El espíritu de la Transición

La Transición española atrajo la atención de historiadores, científicos sociales y dirigentes políticos de otros países porque fue tomada como un modelo exitoso del que podían extraerse claras lecciones.

Han pasado ya cuatro décadas desde que comenzó, forma parte de la historia, pero en los últimos años se ha convertido también en objeto de controversia política para examinar y enjuiciar los defectos de nuestra democracia. Hay lecturas para todos los gustos, desde las que plantean la necesidad de una “segunda Transición” a quienes, ante la crisis actual y las dificultades para formar gobierno, reivindican su supuesto “espíritu” de convivencia y reconciliación. Suelen ser lecturas sesgadas, alejadas del conocimiento histórico y puestas al servicio de los proyectos políticos del presente.

Vistas las cosas desde su fruto final, todo parece, efectivamente, feliz. Porque aunque hubo que superar numerosos conflictos y obstáculos como montañas, desde una larguísima dictadura se pasó en tan sólo unos años a una democracia plena. Nada que ver con la traumática historia de España hasta entonces. Pero, ¿fue ese milagro consecuencia del llamado “espíritu de la Transición”?.

Poco espíritu de convivencia y reconciliación tenía el presidente del primer Gobierno de la Monarquía, Carlos Arias Navarro, nombrado por Franco, ratificado por el nuevo Rey, enemigo de cualquier cambio que amenazara la perpetuación en el poder de la élite política de la dictadura. Y es verdad que otros ministros de ese Gobierno, viejos servidores de Franco, presentaban un perfil más reformista, pero prescindieron de la oposición para su proyecto de reforma política y basaron su autoridad en el control del aparato represivo y de la Administración del Estado franquistas. Ante el aluvión de protestas, conflictos y demandas de todo tipo, la política de orden público de Manuel Fraga Iribarne seguía basada en la represión, la cárcel, las sanciones administrativas, las multas y la censura.

Con esos protagonistas, la reforma no podía ir más lejos. El Rey exigió a Arias su dimisión el 1 de julio de 1976 y nombró a Adolfo Suárez, un joven falangista católico que había pasado por la secretaría general del Movimiento.

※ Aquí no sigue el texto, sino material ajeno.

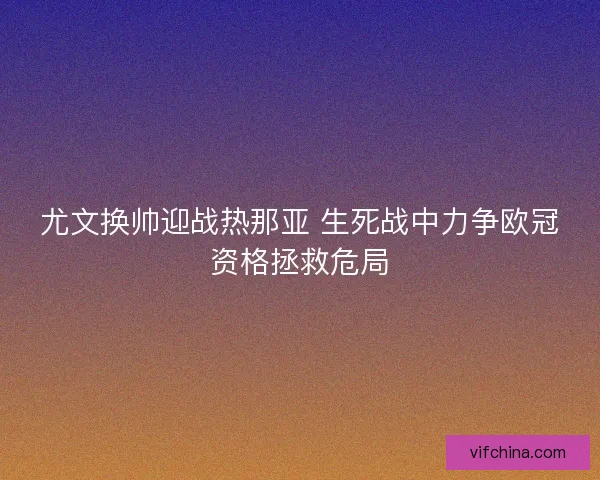 尤文换帅迎战热那亚 生死战中力争欧冠资格拯救危局 尤文换帅迎战热那亚 生死战中力争欧冠资格拯救危局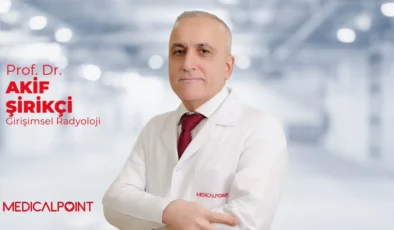 Prof. Dr. Akif Şirikçi: “Karaciğer Tümörlerinin Tedavisinde Girişimsel Radyolojinin Artan Rolü”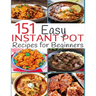 151 Easy Instant Pot Recipes for Beginners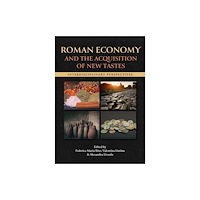 Casemate Publishers Roman Economy and the Acquisition of New Tastes (häftad, eng)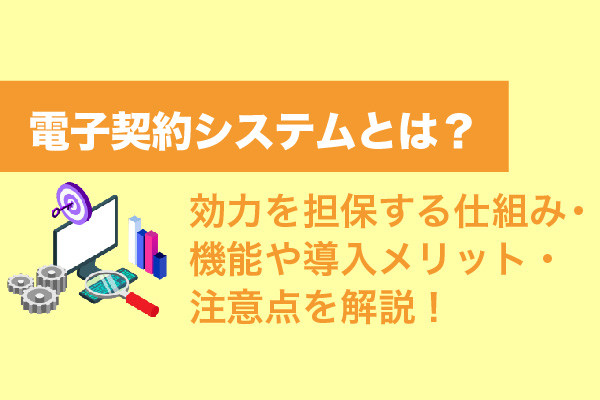 電子契約システムとは？効力を担保する仕組み・機能や導入メリット・注意点を解説！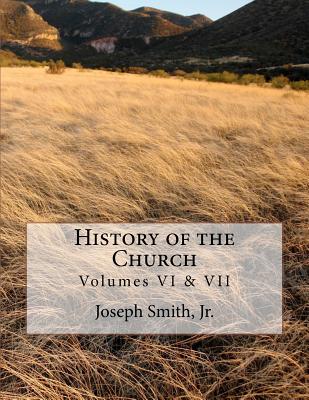 History of the Church: of Jesus Christ of Latter-day Saints - Collection # 3, Volumes VI & VII - Roberts, B H, and Smith Jr, Joseph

Suárez tomó la iniciativa y en menos de un año puso en marcha un proyecto de Ley para la Reforma Política, que sirvió de guía hasta las elecciones generales de junio de 1977, en un escenario sembrado de miedo, terrorismo, recuerdos constantes al pasado traumático y llamadas a la paz, al orden y a la estabilidad. La Unión de Centro Democrático (UCD) de Suárez, constituida cinco semanas antes por grupos de origen muy distinto, ganó las elecciones con el 34,4% de votos y 165 escaños, pero para gobernar no tuvo que pactar con la oposición, el PSOE, 29,3% de los votos y 119 diputados, sino que le bastó el apoyo de los 16 diputados de AP, 13 de los cuales habían sido ministros de Franco.

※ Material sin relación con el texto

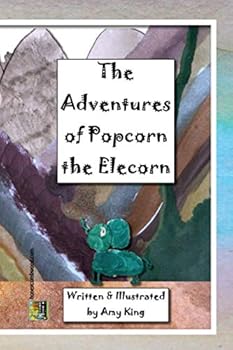 Paperback The Adventures of Popcorn the Elecorn Book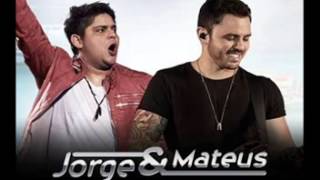 Jorge e Mateus   Na Hora Que Você Me Chamar Música Nova 2013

Y aunque Suárez volvió a ganar en las elecciones de marzo de 1979, las que siguieron a la aprobación de la Constitución, de nuevo sin mayoría absoluta, su figura se deterioró con la misma rapidez con la que había brillado y tuvo que dimitir menos de dos años después, el 29 de enero de 1981, en medio de una profunda división en su partido, de enfrentamientos personales y de presiones de sus principales dirigentes. Cuando se celebraron las siguientes elecciones, en octubre de 1982, UCD, ese conglomerado de facciones y dirigentes procedentes la mayoría del franquismo, apenas sobrevivió con un 7% de los votos y Suárez había creado un nuevo partido, de escasa y corta vida política.

Resulta curioso que quienes más apelan ahora a ese “espíritu de la Transición” sean los herederos directos de AP, el partido que ni siquiera votó unánimemente la Constitución —cinco de sus 16 diputados los hicieron en contra—, y que con la “mayoría natural” que reclamaba Fraga contribuyó a dinamitar a la UCD para recoger después los restos de su naufragio.

La Transición, conducida desde arriba por las élites políticas procedentes de la dictadura, empujada desde abajo por la oposición democrática y una amplia movilización social, puede ser modelo de muchas o pocas cosas, dependiendo del relato, pero será difícil encontrar las virtudes de su supuesto espíritu de pacto, y de superación de los intereses partidistas, en aquellos Gobiernos. A no ser que se defienda la leyenda rosa del pasado ejemplar.

Julián Casanova es, junto con Carlos Gil Andrés, autor de Historia de España en el siglo XX (Ariel).